Additionally, what happens when the object is not moving in a circle (e.g. ellipse)? Would you assume the ellipse to be almost equal to a circle? If it is a complex shape, do you draw many different circles?

 

[andrewkirk]

What if the instantaneous linear speed is increasing? How would I be able to find out the centripetal acceleration's increase as the instantaneous linear speed increases? The formula only applies to an instantaneous point in time.

If you know a formula for the linear speed as a function of time then you automatically have a formula for the centripetal accel as a function of time. Just square the first formula and divide by $r$. That's all there is to it.

Perhaps what you are wondering about is what would happen with an object that is constrained to move on a circular track, to which a constant circumferential acceleration is applied?

 

[CWatters]

The "v" in v^2/r is the instantaneous tangential velocity.
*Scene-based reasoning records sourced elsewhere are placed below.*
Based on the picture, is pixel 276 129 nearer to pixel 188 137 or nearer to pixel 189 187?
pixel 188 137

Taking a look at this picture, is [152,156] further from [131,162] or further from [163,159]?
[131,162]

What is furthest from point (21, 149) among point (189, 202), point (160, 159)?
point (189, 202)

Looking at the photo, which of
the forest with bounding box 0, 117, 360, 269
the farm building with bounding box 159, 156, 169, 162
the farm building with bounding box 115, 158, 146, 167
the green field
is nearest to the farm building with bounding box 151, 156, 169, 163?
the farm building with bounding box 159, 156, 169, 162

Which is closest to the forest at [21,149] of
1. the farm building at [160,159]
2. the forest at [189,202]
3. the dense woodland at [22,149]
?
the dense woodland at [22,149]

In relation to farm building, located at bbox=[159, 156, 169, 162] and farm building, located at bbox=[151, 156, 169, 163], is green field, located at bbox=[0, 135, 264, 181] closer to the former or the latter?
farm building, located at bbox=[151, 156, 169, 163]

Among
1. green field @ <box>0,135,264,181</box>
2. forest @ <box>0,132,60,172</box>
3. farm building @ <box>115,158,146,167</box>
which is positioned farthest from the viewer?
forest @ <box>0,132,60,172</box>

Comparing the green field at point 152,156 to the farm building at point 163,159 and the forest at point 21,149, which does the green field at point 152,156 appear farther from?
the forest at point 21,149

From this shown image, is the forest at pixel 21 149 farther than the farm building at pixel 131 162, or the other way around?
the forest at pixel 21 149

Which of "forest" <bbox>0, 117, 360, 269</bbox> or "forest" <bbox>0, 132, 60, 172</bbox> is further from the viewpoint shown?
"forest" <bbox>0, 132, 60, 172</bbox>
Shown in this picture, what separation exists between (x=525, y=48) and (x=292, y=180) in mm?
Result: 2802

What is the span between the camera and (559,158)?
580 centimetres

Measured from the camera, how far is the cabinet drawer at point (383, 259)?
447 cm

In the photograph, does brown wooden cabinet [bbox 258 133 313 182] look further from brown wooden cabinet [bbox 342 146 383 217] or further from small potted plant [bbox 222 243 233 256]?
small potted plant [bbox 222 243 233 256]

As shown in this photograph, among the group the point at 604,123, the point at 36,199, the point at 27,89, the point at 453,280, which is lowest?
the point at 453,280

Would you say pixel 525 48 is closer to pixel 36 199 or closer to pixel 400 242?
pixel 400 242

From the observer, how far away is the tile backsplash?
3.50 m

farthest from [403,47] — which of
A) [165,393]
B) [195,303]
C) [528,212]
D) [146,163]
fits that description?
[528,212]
So if v was changing with some complicated function of time like v= 3t^3 + t^2 then you just substitite it so..

A = v^2/r
Becomes
A =(3t^3 + t^2)^2/r

Note that A is just the centripetal acceleration NOT the net acceleration. If you want to calculate the net acceleration you must do the vector sum of the tangential acceleration and the centripetal acceleration. That's not difficult because they are at 90 degrees to each other so Pythagoras can help.

 

[A.T.]

If it is a complex shape, do you draw many different circles?

Conceptually yes. You use the local radius & center of curvature to determine the magnitude and direction of the centripetal acceleration.

https://en.wikipedia.org/wiki/Curvature

 

[Frawx]

Thanks for the responses! Turns out that the answer to this question was simpler than I had thought.

The formula for centripetal acceleration at an instantaneous point in time is a_c=v²/r.

The formula for centripetal acceleration for a changing tangential velocity over time is a_c=(v(t))²/r.

 

[A.T.]

Thanks for the responses! Turns out that the answer to this question was simpler than I had thought.

The formula for centripetal acceleration at an instantaneous point in time is a_c=v²/r.

The formula for centripetal acceleration for a changing tangential velocity over time is a_c=(v(t))²/r.

Well, it's the same formula, regardless if the speed changes or not.